GIVEN TEXT:
════════════════════
Reprinted from TEC 49 Issue 3 (MARCH 2008)
L D HOWE
National Traffic Control Centre (NTCC), 3 Ridgeway, Quinton Business Park, Quinton Parkway, Birmingham, B32 1AF
PACS Numbers: 02.70.Lq, 02.70.Rw, 46.90.+s, 89.40.+k
Key Words: traffic, highway, simulation, modelling

Abstract

The National Traffic Control Centre (NTCC) collects traffic data in real time. About 1300 locations where traffic flow is reported do not have installed monitoring equipment because, at the design stage, it was not considered cost-effective to build equipment there. These locations use data derived from elsewhere on the network. When NTCC first began to collect and report traffic flow data, the accuracy of the data, particularly the derived data, was erratic and, in some cases, extremely poor. In order to remedy the situation, a major review of the generation of all flow data was commissioned, which led to an analysis of the errors in derived data and the introduction of a set of rules governing the use of TME data for derived data. The Highways Agency has classified the different roads within its jurisdiction as "A", "B" or "C", according to the importance of the routes. The required accuracy for each of the three categories is different. There are several mechanisms that can lead to an increase in the magnitude of the errors in derived data. Each has been considered in turn and assessed using the VEDENS flow simulation. The result of this work was a significant reduction in errors and the accuracy of derived data now meets the required standards.

1.  Introduction

The Project Network of the Highways Agency (HA) comprises the motorways and trunk roads. Traffic flow information is used for a number of purposes. The HA operates the MIDAS (Motorway Incident Detection and Automatic Signalling) system to warn approaching motorists and help protect the back of queues on motorways. Historical traffic data is used for planning and strategic decision-making. The National Traffic Control Centre (NTCC), run by Serco on behalf of the HA, collects traffic data in real time from over 1,000 MIDAS detectors together with data from over 2,000 of its own Traffic Monitoring Units (TMUs). Collectively, traffic flow monitoring devices, such as MIDAS detectors and TMUs, are described as traffic monitoring equipment (TME).
════════════════════
SET EXERCISE A: Echo the traffic data article above word for word, from start to finish.

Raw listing
════════════════════
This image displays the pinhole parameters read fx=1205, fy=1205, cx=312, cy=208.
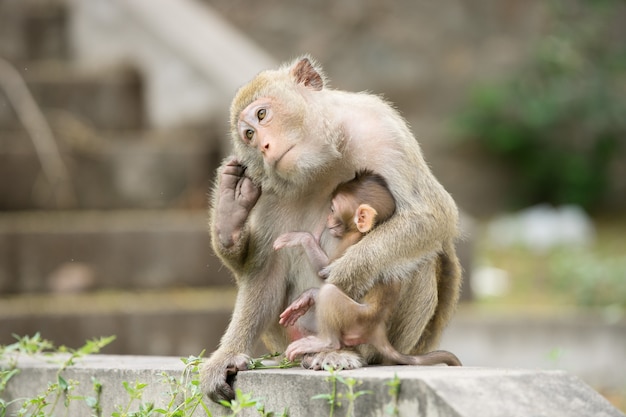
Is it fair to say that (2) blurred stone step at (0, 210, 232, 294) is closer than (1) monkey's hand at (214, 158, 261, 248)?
No

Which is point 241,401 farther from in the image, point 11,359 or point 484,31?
point 484,31

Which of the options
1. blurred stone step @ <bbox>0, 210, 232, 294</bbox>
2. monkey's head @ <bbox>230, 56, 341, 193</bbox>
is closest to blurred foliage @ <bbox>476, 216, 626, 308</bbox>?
blurred stone step @ <bbox>0, 210, 232, 294</bbox>

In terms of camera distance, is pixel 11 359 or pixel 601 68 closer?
pixel 11 359

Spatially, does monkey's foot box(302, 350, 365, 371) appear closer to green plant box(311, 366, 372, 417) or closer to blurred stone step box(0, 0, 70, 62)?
green plant box(311, 366, 372, 417)

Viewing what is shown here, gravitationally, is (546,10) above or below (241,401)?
above

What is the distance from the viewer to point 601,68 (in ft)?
47.3

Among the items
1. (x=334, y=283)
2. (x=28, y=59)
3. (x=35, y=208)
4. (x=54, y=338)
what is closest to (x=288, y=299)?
(x=334, y=283)

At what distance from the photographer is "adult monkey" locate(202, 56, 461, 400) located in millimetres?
4902

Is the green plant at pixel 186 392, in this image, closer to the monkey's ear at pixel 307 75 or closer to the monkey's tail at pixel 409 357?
the monkey's tail at pixel 409 357

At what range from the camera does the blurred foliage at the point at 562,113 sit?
14008mm

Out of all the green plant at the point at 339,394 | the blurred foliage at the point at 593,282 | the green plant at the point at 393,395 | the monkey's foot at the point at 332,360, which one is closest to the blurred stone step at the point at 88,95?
the blurred foliage at the point at 593,282

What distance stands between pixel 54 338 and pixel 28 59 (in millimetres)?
4384

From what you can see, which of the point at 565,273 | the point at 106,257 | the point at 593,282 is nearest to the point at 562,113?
the point at 565,273

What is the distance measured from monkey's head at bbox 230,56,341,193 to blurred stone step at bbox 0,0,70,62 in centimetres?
659
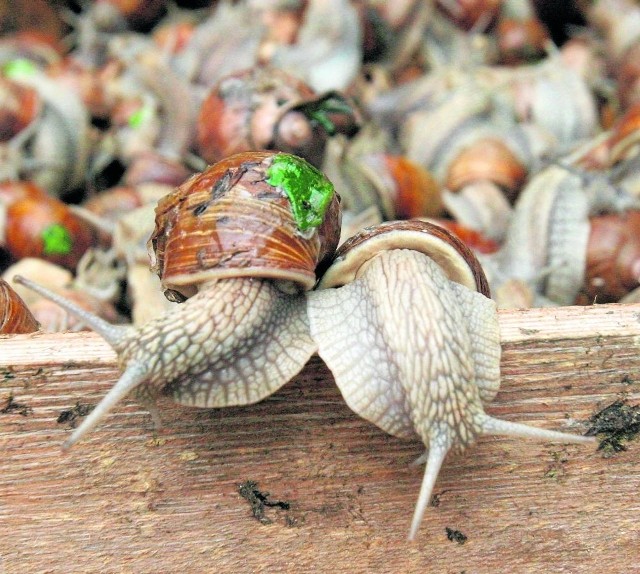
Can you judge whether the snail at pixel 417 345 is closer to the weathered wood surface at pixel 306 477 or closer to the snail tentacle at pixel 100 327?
the weathered wood surface at pixel 306 477

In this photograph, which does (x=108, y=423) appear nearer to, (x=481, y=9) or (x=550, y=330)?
(x=550, y=330)

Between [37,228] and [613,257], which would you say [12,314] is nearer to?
[37,228]

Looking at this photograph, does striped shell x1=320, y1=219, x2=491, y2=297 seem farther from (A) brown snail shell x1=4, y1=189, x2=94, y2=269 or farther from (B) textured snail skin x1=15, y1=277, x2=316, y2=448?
(A) brown snail shell x1=4, y1=189, x2=94, y2=269

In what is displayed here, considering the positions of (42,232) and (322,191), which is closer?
(322,191)

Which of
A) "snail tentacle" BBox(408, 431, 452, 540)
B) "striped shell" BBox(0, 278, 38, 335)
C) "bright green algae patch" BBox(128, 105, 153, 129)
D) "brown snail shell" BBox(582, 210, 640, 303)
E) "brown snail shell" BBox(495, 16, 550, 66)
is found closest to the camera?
"snail tentacle" BBox(408, 431, 452, 540)

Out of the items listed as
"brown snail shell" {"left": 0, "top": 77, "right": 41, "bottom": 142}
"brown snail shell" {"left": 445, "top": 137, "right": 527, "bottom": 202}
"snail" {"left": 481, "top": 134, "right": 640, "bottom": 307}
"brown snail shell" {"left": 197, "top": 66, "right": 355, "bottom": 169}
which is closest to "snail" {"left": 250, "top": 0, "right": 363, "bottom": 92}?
"brown snail shell" {"left": 197, "top": 66, "right": 355, "bottom": 169}

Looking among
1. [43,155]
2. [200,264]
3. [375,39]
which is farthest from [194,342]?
[375,39]

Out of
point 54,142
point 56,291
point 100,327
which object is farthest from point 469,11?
point 100,327
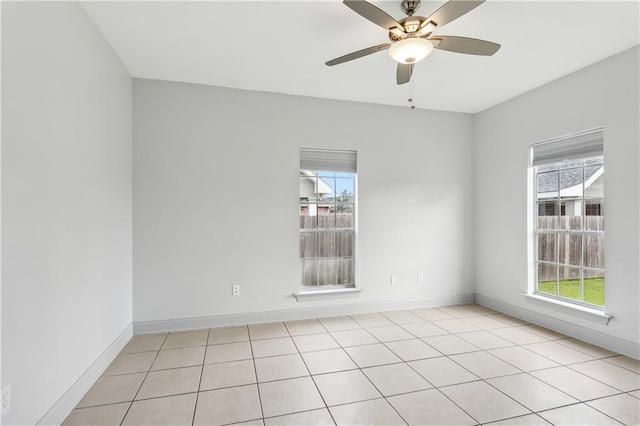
════════════════════
SET EXERCISE B: Duplicate the part of the listing above that starts with the line containing "Out of the items listed as" and runs through the end of the listing, both ends included. Leave the pictures out.

WRITTEN ANSWER A:
Reprinted from TEC 49 Issue 3 (MARCH 2008)
L D HOWE
National Traffic Control Centre (NTCC), 3 Ridgeway, Quinton Business Park, Quinton Parkway, Birmingham, B32 1AF
PACS Numbers: 02.70.Lq, 02.70.Rw, 46.90.+s, 89.40.+k
Key Words: traffic, highway, simulation, modelling

Abstract

The National Traffic Control Centre (NTCC) collects traffic data in real time. About 1300 locations where traffic flow is reported do not have installed monitoring equipment because, at the design stage, it was not considered cost-effective to build equipment there. These locations use data derived from elsewhere on the network. When NTCC first began to collect and report traffic flow data, the accuracy of the data, particularly the derived data, was erratic and, in some cases, extremely poor. In order to remedy the situation, a major review of the generation of all flow data was commissioned, which led to an analysis of the errors in derived data and the introduction of a set of rules governing the use of TME data for derived data. The Highways Agency has classified the different roads within its jurisdiction as "A", "B" or "C", according to the importance of the routes. The required accuracy for each of the three categories is different. There are several mechanisms that can lead to an increase in the magnitude of the errors in derived data. Each has been considered in turn and assessed using the VEDENS flow simulation. The result of this work was a significant reduction in errors and the accuracy of derived data now meets the required standards.

1.  Introduction

The Project Network of the Highways Agency (HA) comprises the motorways and trunk roads. Traffic flow information is used for a number of purposes. The HA operates the MIDAS (Motorway Incident Detection and Automatic Signalling) system to warn approaching motorists and help protect the back of queues on motorways. Historical traffic data is used for planning and strategic decision-making. The National Traffic Control Centre (NTCC), run by Serco on behalf of the HA, collects traffic data in real time from over 1,000 MIDAS detectors together with data from over 2,000 of its own Traffic Monitoring Units (TMUs). Collectively, traffic flow monitoring devices, such as MIDAS detectors and TMUs, are described as traffic monitoring equipment (TME).

WRITTEN ANSWER B:
Out of the items listed as
"brown snail shell" {"left": 0, "top": 77, "right": 41, "bottom": 142}
"brown snail shell" {"left": 445, "top": 137, "right": 527, "bottom": 202}
"snail" {"left": 481, "top": 134, "right": 640, "bottom": 307}
"brown snail shell" {"left": 197, "top": 66, "right": 355, "bottom": 169}
which is closest to "snail" {"left": 250, "top": 0, "right": 363, "bottom": 92}?
"brown snail shell" {"left": 197, "top": 66, "right": 355, "bottom": 169}

Looking among
1. [43,155]
2. [200,264]
3. [375,39]
which is farthest from [194,342]?
[375,39]

Out of
point 54,142
point 56,291
point 100,327
which object is farthest from point 469,11?
point 100,327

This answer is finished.